MATERIAL PROVIDED:
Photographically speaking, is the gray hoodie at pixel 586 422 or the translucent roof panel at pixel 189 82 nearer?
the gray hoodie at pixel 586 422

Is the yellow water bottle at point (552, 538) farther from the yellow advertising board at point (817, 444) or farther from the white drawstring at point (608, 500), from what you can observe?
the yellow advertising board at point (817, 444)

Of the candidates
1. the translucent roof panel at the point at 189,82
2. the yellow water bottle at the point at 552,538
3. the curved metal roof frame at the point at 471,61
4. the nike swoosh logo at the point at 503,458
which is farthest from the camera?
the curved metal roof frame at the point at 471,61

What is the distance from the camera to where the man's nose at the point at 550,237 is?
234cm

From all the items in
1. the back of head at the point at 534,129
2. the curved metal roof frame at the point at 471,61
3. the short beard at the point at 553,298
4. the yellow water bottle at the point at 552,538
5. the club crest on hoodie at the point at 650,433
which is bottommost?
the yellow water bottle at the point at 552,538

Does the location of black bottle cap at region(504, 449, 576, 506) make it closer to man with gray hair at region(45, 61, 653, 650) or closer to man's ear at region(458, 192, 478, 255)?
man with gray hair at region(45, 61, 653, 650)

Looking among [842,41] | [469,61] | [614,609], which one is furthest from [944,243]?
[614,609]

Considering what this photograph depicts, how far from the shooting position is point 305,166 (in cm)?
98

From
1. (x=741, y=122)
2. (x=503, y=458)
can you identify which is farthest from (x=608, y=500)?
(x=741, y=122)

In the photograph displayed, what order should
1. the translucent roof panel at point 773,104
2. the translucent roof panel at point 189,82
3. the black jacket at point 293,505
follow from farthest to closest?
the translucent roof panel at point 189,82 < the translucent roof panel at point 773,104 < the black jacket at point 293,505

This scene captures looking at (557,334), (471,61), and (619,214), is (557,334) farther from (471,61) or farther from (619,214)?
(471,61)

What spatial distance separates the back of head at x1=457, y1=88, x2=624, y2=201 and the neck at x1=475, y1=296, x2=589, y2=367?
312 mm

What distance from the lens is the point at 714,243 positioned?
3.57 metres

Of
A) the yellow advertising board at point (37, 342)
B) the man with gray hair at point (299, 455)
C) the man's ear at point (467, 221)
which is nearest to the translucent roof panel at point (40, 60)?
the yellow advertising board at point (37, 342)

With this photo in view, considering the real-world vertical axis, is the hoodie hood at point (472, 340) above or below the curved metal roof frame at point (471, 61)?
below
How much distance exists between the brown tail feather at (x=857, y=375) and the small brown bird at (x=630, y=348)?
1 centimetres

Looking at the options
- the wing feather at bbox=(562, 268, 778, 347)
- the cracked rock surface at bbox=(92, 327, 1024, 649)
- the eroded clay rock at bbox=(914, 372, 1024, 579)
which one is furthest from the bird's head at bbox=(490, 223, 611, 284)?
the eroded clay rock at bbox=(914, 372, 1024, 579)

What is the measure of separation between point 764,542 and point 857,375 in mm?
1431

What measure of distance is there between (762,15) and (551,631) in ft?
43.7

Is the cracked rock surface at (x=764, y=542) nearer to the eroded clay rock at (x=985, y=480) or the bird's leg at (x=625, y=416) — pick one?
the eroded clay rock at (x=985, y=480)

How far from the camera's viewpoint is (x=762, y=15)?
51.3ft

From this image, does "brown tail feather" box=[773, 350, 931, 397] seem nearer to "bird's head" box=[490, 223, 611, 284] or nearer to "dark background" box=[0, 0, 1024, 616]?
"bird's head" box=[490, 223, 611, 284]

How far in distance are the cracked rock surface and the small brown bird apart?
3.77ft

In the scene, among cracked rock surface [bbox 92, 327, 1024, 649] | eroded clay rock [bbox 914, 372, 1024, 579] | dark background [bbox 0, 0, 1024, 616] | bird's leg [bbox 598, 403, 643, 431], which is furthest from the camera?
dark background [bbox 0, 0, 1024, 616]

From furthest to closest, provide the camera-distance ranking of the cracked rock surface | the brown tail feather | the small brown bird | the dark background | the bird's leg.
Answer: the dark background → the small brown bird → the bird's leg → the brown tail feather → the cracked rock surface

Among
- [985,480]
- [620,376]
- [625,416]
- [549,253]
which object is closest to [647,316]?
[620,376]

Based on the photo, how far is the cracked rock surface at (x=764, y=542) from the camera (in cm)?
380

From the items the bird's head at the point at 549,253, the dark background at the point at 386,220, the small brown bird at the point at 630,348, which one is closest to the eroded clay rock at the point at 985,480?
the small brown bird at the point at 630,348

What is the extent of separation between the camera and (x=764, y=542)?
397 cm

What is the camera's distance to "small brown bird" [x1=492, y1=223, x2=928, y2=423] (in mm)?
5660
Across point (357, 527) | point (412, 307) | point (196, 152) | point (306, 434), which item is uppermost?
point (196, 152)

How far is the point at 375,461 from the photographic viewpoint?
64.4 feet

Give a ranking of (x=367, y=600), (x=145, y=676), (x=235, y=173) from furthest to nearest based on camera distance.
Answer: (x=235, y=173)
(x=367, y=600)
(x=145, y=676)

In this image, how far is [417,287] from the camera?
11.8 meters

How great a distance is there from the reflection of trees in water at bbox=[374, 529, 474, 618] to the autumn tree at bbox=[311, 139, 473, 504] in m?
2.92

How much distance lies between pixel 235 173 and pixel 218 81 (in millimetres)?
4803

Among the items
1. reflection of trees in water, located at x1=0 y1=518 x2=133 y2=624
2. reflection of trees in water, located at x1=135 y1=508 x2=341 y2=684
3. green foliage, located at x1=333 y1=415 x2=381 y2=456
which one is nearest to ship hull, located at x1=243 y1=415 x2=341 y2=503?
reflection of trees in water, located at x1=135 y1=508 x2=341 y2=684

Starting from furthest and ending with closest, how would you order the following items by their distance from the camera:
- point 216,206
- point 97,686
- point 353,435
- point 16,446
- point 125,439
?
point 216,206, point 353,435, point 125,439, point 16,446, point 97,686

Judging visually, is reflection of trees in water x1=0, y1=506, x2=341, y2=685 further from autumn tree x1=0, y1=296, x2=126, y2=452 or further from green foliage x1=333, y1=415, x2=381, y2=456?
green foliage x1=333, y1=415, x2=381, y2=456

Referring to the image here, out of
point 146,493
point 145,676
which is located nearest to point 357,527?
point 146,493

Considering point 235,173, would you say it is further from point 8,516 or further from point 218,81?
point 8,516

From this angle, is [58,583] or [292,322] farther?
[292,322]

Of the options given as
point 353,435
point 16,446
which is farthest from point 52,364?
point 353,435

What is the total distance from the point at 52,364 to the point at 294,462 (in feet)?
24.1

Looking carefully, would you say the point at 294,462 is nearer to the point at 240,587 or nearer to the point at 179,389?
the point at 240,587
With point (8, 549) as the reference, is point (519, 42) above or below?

DESCRIPTION OF THE TASK: Quote the listing in full, please, keeping every line exact.

WRITTEN RESPONSE:
Photographically speaking, is the gray hoodie at pixel 586 422 or the translucent roof panel at pixel 189 82 nearer?
the gray hoodie at pixel 586 422

Is the yellow water bottle at point (552, 538) farther from the yellow advertising board at point (817, 444) or farther from the white drawstring at point (608, 500), from what you can observe?
the yellow advertising board at point (817, 444)

Of the candidates
1. the translucent roof panel at the point at 189,82
2. the yellow water bottle at the point at 552,538
3. the curved metal roof frame at the point at 471,61
4. the nike swoosh logo at the point at 503,458
which is farthest from the camera?
the curved metal roof frame at the point at 471,61

What is the distance from the camera to where the man's nose at the point at 550,237 is?
234cm

From all the items in
1. the back of head at the point at 534,129
2. the curved metal roof frame at the point at 471,61
3. the short beard at the point at 553,298
4. the yellow water bottle at the point at 552,538
5. the club crest on hoodie at the point at 650,433
which is bottommost?
the yellow water bottle at the point at 552,538

Does the location of black bottle cap at region(504, 449, 576, 506) make it closer to man with gray hair at region(45, 61, 653, 650) or closer to man's ear at region(458, 192, 478, 255)?
man with gray hair at region(45, 61, 653, 650)

Looking among [842,41] | [469,61] | [614,609], which one is furthest from [944,243]?
[614,609]

Considering what this photograph depicts, how far from the shooting position is point 305,166 (in cm)?
98

From
1. (x=741, y=122)
2. (x=503, y=458)
can you identify which is farthest from (x=608, y=500)?
(x=741, y=122)

In the photograph displayed, what order should
1. the translucent roof panel at point 773,104
2. the translucent roof panel at point 189,82
3. the black jacket at point 293,505
follow from farthest to closest?
the translucent roof panel at point 189,82 < the translucent roof panel at point 773,104 < the black jacket at point 293,505

This scene captures looking at (557,334), (471,61), and (619,214), is (557,334) farther from (471,61) or farther from (619,214)?
(471,61)

What spatial distance separates the back of head at x1=457, y1=88, x2=624, y2=201 and the neck at x1=475, y1=296, x2=589, y2=367?
312 mm

What distance from the lens is the point at 714,243 positioned?
3.57 metres

Of
A) the yellow advertising board at point (37, 342)
B) the man with gray hair at point (299, 455)
C) the man's ear at point (467, 221)
which is nearest to the translucent roof panel at point (40, 60)?
the yellow advertising board at point (37, 342)

With this photo in view, considering the real-world vertical axis, is the hoodie hood at point (472, 340) above or below the curved metal roof frame at point (471, 61)?
below
How much distance exists between the brown tail feather at (x=857, y=375) and the small brown bird at (x=630, y=348)?
1 centimetres

Looking at the options
- the wing feather at bbox=(562, 268, 778, 347)
- the cracked rock surface at bbox=(92, 327, 1024, 649)
- the eroded clay rock at bbox=(914, 372, 1024, 579)
which one is furthest from the bird's head at bbox=(490, 223, 611, 284)?
the eroded clay rock at bbox=(914, 372, 1024, 579)

What is the measure of separation between point 764,542 and point 857,375 in mm?
1431

What measure of distance is there between (762,15) and (551,631) in ft?
43.7

Is the cracked rock surface at (x=764, y=542) nearer to the eroded clay rock at (x=985, y=480) or the bird's leg at (x=625, y=416) — pick one?
the eroded clay rock at (x=985, y=480)

How far from the camera's viewpoint is (x=762, y=15)?
51.3ft

From this image, does "brown tail feather" box=[773, 350, 931, 397] seem nearer to "bird's head" box=[490, 223, 611, 284] or nearer to "dark background" box=[0, 0, 1024, 616]?
"bird's head" box=[490, 223, 611, 284]

How far in distance are the cracked rock surface and the small brown bird apart?
3.77ft

In the scene, among cracked rock surface [bbox 92, 327, 1024, 649] | eroded clay rock [bbox 914, 372, 1024, 579] | dark background [bbox 0, 0, 1024, 616] | bird's leg [bbox 598, 403, 643, 431], which is furthest from the camera?
dark background [bbox 0, 0, 1024, 616]

From furthest to closest, provide the camera-distance ranking of the cracked rock surface | the brown tail feather | the small brown bird | the dark background | the bird's leg.
Answer: the dark background → the small brown bird → the bird's leg → the brown tail feather → the cracked rock surface

Among
- [985,480]
- [620,376]
- [625,416]
- [549,253]
which object is closest to [647,316]?
[620,376]

Based on the photo, how far is the cracked rock surface at (x=764, y=542) from the camera (in cm)?
380

From the items the bird's head at the point at 549,253, the dark background at the point at 386,220, the small brown bird at the point at 630,348, which one is closest to the eroded clay rock at the point at 985,480?
the small brown bird at the point at 630,348

What is the extent of separation between the camera and (x=764, y=542)?
397 cm

What is the camera's distance to "small brown bird" [x1=492, y1=223, x2=928, y2=423] (in mm)?
5660
Across point (357, 527) | point (412, 307) | point (196, 152) | point (306, 434), which item is uppermost?
point (196, 152)

How far is the point at 375,461 from the photographic viewpoint?
64.4 feet

Give a ranking of (x=367, y=600), (x=145, y=676), (x=235, y=173) from furthest to nearest based on camera distance.
Answer: (x=235, y=173)
(x=367, y=600)
(x=145, y=676)

In this image, how far is [417,287] from the camera?
11.8 meters

How great a distance is there from the reflection of trees in water at bbox=[374, 529, 474, 618] to the autumn tree at bbox=[311, 139, 473, 504] in m?
2.92

How much distance lies between pixel 235 173 and pixel 218 81 (in millimetres)?
4803

Among the items
1. reflection of trees in water, located at x1=0 y1=518 x2=133 y2=624
2. reflection of trees in water, located at x1=135 y1=508 x2=341 y2=684
3. green foliage, located at x1=333 y1=415 x2=381 y2=456
which one is nearest to ship hull, located at x1=243 y1=415 x2=341 y2=503?
reflection of trees in water, located at x1=135 y1=508 x2=341 y2=684

Starting from furthest and ending with closest, how would you order the following items by their distance from the camera:
- point 216,206
- point 97,686
- point 353,435
- point 16,446
- point 125,439
?
point 216,206, point 353,435, point 125,439, point 16,446, point 97,686

Judging visually, is reflection of trees in water x1=0, y1=506, x2=341, y2=685 further from autumn tree x1=0, y1=296, x2=126, y2=452 or further from green foliage x1=333, y1=415, x2=381, y2=456?
green foliage x1=333, y1=415, x2=381, y2=456

Referring to the image here, out of
point 146,493
point 145,676
which is located nearest to point 357,527?
point 146,493

Considering point 235,173, would you say it is further from point 8,516 or further from point 218,81?
point 8,516

From this angle, is [58,583] or [292,322] farther?
[292,322]

Of the options given as
point 353,435
point 16,446
which is farthest from point 52,364?
point 353,435

What is the total distance from the point at 52,364 to the point at 294,462 (in feet)?
24.1

Looking carefully, would you say the point at 294,462 is nearer to the point at 240,587 or nearer to the point at 179,389?
the point at 240,587
With point (8, 549) as the reference, is point (519, 42) above or below?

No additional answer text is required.